The recent selloff in Global Crossing ( GLBC) created a buying opportunity for Mexican tycoon Carlos Slim, an investment trust of whom now owns 9.1% of the undersea network's outstanding common stock.

Slim's Orient Star Holdings said in a Securities and Exchange Commission filing that it owns 2 million Global Crossing shares, having crossed the 5% threshold that requires notification on March 17 when the shares touched $12.25 each but closed at $15.44.

The March 17 low was the cheapest Global Crossing has been since emerging from chapter 11 bankruptcy in December. The shares resumed trading in mid-January around $35 but have been steadily falling and were routed March 10, when the company said competitive pressures would crimp current year revenue.

Slim controls America Movil ( AMX) and has stakes in telecommunications outfits throughout Latin America. His 2 million shares give him a roughly 5% stake in Global Crossing's total equity, which also includes preferred stock.

The shares were recently up 94 cents, or 6.8%, to $14.80 on the Instinet premarket session. The company said in a Monday morning statement that the investment "shows confidence in our future, as we pursue our goal of a leadership position in the telecommunications industry."

The filing comes as several former Global Crossing executives agreed to pay $325 million to settle lawsuits brought by investors and former employees over the company's collapse two years ago, lawyers for the plaintiff'sawyers said late Friday.

Former Chairman Gary Winnick and some of the company's former lawyers agreed to pay $245 million to settle securities-fraud claims and $80 million to settle pension-fraud suits. Winnick will personally pay $50 million of the settlement.

Winnick and other Global Crossing executives were accused of misleading investors and workers by inflating revenues. The company became the poster child for imprudent spending after building a fiber-optic network that spanned the globe at a cost of billions of dollars.
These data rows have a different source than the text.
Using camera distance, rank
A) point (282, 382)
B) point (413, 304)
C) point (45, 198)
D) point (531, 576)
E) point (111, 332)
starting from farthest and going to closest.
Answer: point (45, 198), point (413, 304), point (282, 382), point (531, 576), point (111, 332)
It emerged from bankruptcy in December 2003 after erasing $12 billion in debt along with $40 billion in shareholder equity.
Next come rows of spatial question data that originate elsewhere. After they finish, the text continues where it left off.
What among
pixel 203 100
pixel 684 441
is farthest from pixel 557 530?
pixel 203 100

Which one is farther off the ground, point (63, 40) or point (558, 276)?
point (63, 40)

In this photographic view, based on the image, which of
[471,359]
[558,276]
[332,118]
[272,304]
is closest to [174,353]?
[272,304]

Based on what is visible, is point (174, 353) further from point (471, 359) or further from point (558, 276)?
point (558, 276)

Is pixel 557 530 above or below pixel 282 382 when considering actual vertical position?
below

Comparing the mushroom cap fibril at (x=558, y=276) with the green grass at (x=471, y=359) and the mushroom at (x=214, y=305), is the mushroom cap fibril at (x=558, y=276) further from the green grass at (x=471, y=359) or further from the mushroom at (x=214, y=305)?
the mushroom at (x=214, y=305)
The lead plaintiffs in the class-action suit were Public Employees' Retirement System of Ohio and the State Teachers' Retirement System of Ohio.

"The settlement makes clear that corporate executives can and will be held personally accountable for squandering shareholder assets," said attorney Jay Eisenhofer, the lead attorney for the plaintiffs.

The settlement won preliminary approval from a New York federal judge on Friday and is expected to be final in about three months.